▶ _OBJECTIVE_
In the items below, copy out every line word for word, starting with the line that contains "Does crop(219, 172, 234, 185): white" and continuing through the final line of the items.

Spatial reasoning items:
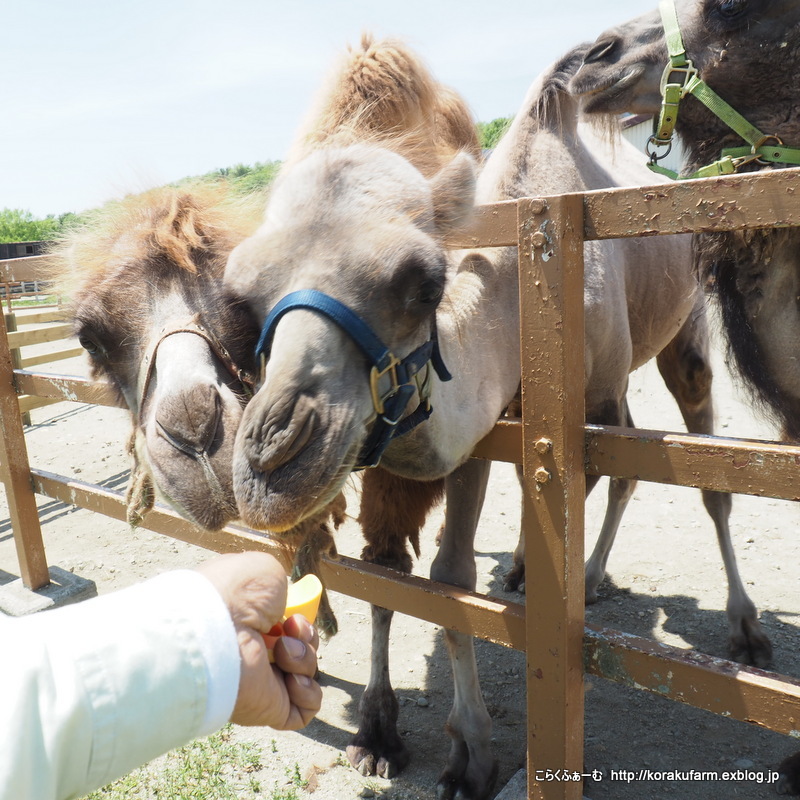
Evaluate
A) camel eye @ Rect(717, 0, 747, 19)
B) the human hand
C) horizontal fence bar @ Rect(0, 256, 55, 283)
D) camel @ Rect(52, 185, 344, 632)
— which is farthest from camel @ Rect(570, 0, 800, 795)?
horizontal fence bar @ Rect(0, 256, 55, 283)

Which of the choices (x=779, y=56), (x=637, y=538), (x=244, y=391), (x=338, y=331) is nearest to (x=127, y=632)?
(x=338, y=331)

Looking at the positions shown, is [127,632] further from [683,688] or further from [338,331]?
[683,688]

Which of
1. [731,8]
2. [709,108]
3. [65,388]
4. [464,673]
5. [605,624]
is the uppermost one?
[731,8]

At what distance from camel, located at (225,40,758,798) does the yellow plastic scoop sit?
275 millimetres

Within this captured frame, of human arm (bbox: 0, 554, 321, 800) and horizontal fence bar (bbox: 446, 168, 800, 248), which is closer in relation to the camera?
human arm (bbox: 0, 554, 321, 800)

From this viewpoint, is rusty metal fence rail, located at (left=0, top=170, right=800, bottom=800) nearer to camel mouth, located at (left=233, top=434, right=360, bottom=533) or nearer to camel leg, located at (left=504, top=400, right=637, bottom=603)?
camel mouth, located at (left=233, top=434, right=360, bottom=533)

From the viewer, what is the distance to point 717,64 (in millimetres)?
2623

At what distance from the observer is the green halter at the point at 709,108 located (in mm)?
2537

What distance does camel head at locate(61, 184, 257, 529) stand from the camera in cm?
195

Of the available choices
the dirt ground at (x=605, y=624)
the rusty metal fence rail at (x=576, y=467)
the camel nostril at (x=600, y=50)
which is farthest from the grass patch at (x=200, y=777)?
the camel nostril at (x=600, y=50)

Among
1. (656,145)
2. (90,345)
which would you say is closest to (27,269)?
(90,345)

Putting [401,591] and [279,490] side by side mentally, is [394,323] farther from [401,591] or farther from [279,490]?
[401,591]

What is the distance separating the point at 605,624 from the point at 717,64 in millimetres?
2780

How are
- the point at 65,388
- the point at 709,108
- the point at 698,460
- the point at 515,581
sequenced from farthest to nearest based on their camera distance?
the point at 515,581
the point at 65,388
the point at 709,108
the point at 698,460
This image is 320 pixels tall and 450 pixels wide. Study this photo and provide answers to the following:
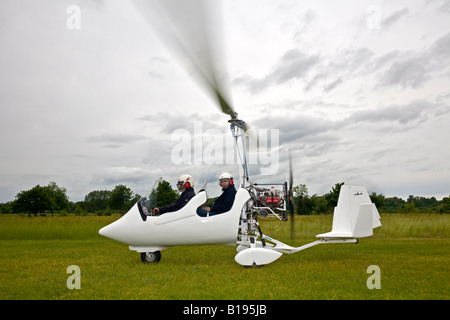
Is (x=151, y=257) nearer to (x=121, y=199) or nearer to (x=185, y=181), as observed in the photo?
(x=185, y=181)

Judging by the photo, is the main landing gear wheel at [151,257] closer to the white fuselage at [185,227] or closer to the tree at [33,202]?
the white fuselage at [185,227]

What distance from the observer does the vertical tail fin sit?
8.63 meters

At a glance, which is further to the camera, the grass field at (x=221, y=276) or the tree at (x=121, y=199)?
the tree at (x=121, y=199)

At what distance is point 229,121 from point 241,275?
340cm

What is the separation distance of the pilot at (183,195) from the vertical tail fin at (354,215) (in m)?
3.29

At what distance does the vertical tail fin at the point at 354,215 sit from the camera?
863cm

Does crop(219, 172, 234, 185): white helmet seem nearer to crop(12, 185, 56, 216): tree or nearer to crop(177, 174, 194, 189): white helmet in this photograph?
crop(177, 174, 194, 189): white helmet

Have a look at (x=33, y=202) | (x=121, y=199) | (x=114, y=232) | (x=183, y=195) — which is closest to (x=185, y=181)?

▶ _ANSWER TO THE EXERCISE_
Does crop(219, 172, 234, 185): white helmet seem nearer to crop(12, 185, 56, 216): tree or nearer to crop(177, 174, 194, 189): white helmet in this photograph?
crop(177, 174, 194, 189): white helmet

Have a look at (x=33, y=202) | (x=121, y=199) | (x=114, y=232) | (x=183, y=195) — which is closest to (x=185, y=181)?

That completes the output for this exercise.